SOURCE TEXT.
Law firm strategy in a buyer’s market

 Today’s post is by Jordan Furlong about his new book, ‘Law Firm Strategy in a Buyer’s Market’.

“Strategy” is a widely used and frequently misunderstood term in law firms. Ask most lawyers about their firm’s strategy, and they’ll think back to that time when the firm’s leadership team took several meetings and at least one offsite retreat to come up with a grand vision for the firm, eventually expressed in a handsome bound document that now occupies the rarely accessed top shelf in their office. (Editor: The truth of Jordan’s observation is not limited law firms.)

This is the fate suffered by most law firm strategic plans: to serve as the organizational owner’s manual, pulled out in the event of a crisis but otherwise stashed away with the ice scraper and the map of Philadelphia.

Even law firm leaders can display some confusion about what their strategy is. I sometimes hear managing partners say things like, “Our strategy is to be the premier insolvency firm in the Midwest.” But this is a goal, not a strategy. Your goal is not to sit on a train for eight hours, unless you really have a thing for rail travel. Your goal is to get to Omaha. Taking the train is just one strategy (and maybe not the best one) for accomplishing that goal. The process you undertake in order to fulfill your goal — or your purpose — is your strategy. (Editor: Jordan’s view of strategy is classicly correct. And, as Henry Mintzberg, another Canadian holds strategy may also be viewed as a pattern, a perspective, a position, a plan and a ploy.)

Now, if your firm’s goal or purpose is the same as most firms’ — to maximize profits for ownership in the short-term — then your firm will adopt a strategy by which that purpose can be fulfilled. Its strategic plan will focus on how the firm can constantly grow its market share, how it can encourage more billable work from associates and non-equity partners, and how it can attract lateral equity partners with attractive books of business, all in order to increase overall partner profit levels.

TASK REQUIREMENTS.
A: According to the post on law firm strategy, what is the goal or purpose shared by most firms?
B: Reproduce the part of the post on law firm strategy that begins at the words "Today’s post is" and stops after the words "limited law firms.)".
C: Recast the paragraph of the post on law firm strategy that opens with "Now, if your firm's goal or purpose" as a short bulleted list that keeps its main facts.
The listing after this post on law firm strategy isn't needed for anything here.

RECORDED DATA.
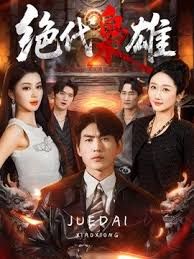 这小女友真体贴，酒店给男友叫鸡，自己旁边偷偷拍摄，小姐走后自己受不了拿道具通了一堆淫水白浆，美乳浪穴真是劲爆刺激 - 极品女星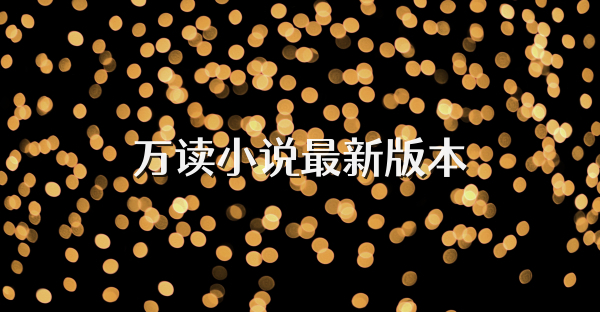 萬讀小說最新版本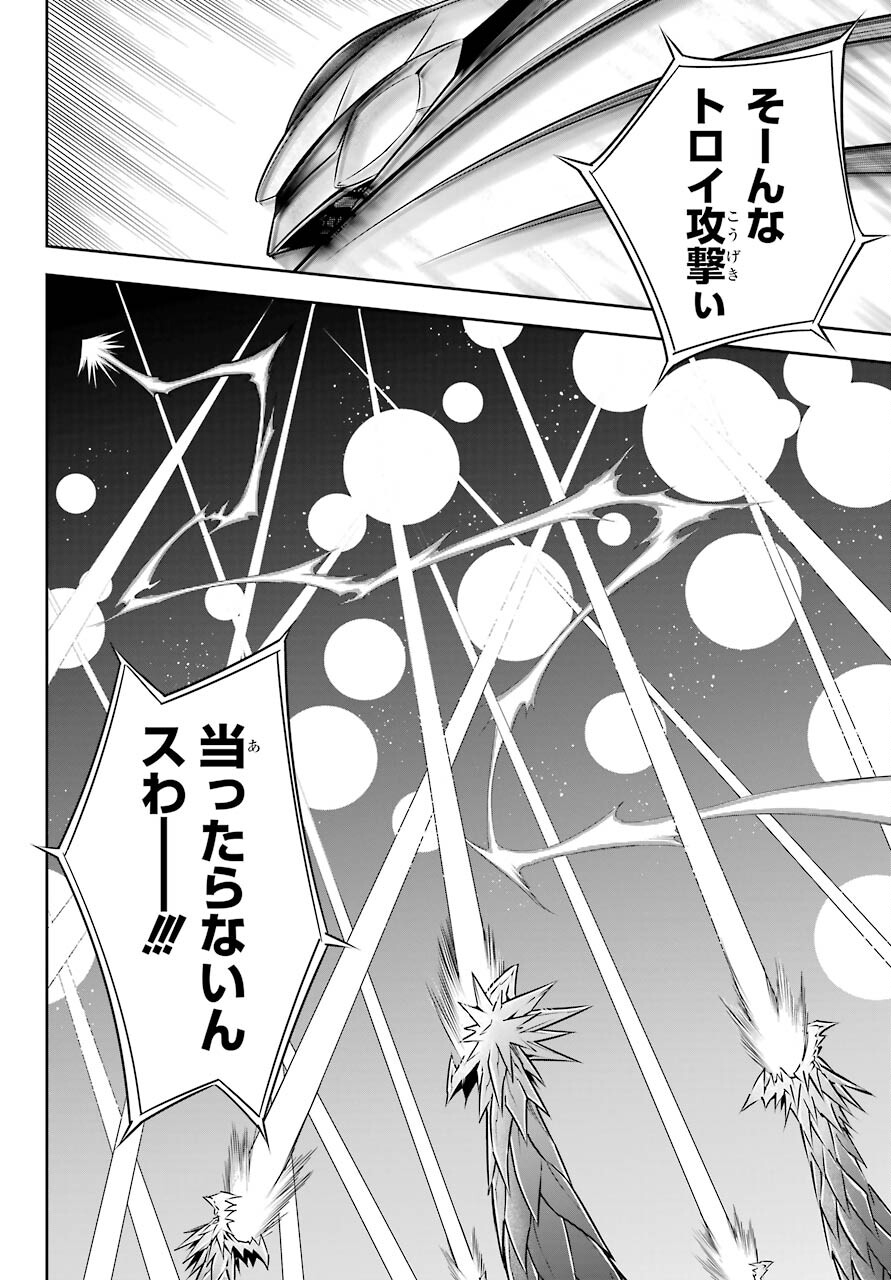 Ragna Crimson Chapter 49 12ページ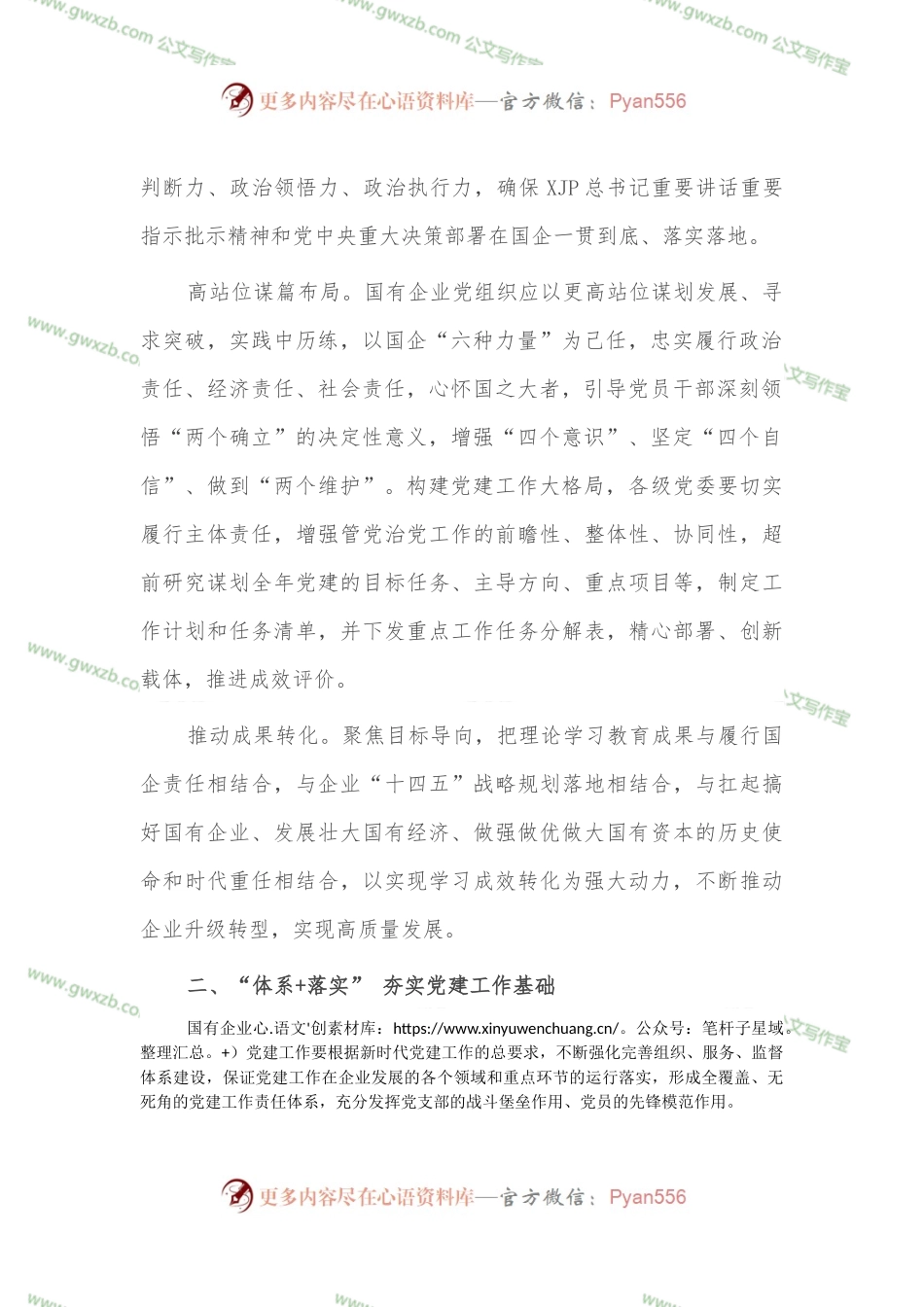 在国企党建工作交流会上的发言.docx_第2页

EXERCISE RESPONSES.
A: To maximize profits for ownership in the short term.

B:
Today’s post is by Jordan Furlong about his new book, ‘Law Firm Strategy in a Buyer’s Market’.

“Strategy” is a widely used and frequently misunderstood term in law firms. Ask most lawyers about their firm’s strategy, and they’ll think back to that time when the firm’s leadership team took several meetings and at least one offsite retreat to come up with a grand vision for the firm, eventually expressed in a handsome bound document that now occupies the rarely accessed top shelf in their office. (Editor: The truth of Jordan’s observation is not limited law firms.)

C:
- Most firms aim to maximize short-term profits for ownership.
- A firm with that aim adopts a strategy to fulfill it.
- Its strategic plan focuses on constantly growing market share.
- It also focuses on getting more billable work from associates and non-equity partners.
- It also focuses on attracting lateral equity partners with attractive books of business.
- All of this serves to raise overall partner profit levels.